取り組む課題: SUGOiについての提示文に出てくる地名(国名と都市名)を、重ならないようにすべて挙げてください。

提示文:

プロダクトレポート「SUGOi」(スゴイ) 世界のアスリートを魅了する“バンクーバースタイル”のサイクルウェア
SUGOi(スゴイ)はカナダのバンクーバーで生まれたサイクリングウェアメーカーだ。ファッション専攻の学生だったキャロル・プラントナーが、女性用のショートパンツがない事に業を煮やして、自分で作り始めたのが1987年のこと。それ以降、紆余曲折を経て現在は250名以上の従業員が勤めるウェアカンパニーとなった。昔から変わらないのは「サイクリストが使いたいようなものを作る」という事だ。
先日、10月頃に店頭に並ぶ秋冬モデルの新作発表会を取材した。
バンクーバーのライフスタイルが生んだウェア
バンクーバーの夏は日本よりも日照時間が長く、「夏は仕事が終わったら思い切りスポーツを楽しむ」というライフスタイルが定着している。「仕事が終わったらビール」ではなくて「仕事が終わったらすぐに着替えてバイク!」なのだ。
プレス担当の中村さんによると、バイクを2時間くらい乗ってもまだ日が暮れないので、今度はそのままカフェで食事をするのがの夏の定番スタイルだそうだ。
そんなバンクーバーで20年以上前からサイクリングウェアを作っているSUGOiは、毎日使っても飽きないようにデザインされている。「カジュアルウエアをサイクリングに使えるようにしたもの」とは一線を画す本格派だ。
毎日使うのだから買いやすく、そして快適に
最近のサイクリングウェアの価格はどんどん高くなっている。冬用のジャケットなどは数万円するものも珍しくなくなってきた。しかし、どれほどハイスペックな生地を使っても、ウェア自体の使える期間が長くなるわけではないのが現実だ。

収集資料:

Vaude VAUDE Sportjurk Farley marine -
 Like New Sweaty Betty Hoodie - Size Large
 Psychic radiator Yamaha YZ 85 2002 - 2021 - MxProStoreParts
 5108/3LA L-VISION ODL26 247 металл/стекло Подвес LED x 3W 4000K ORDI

この課題の解答: カナダ、バンクーバー、日本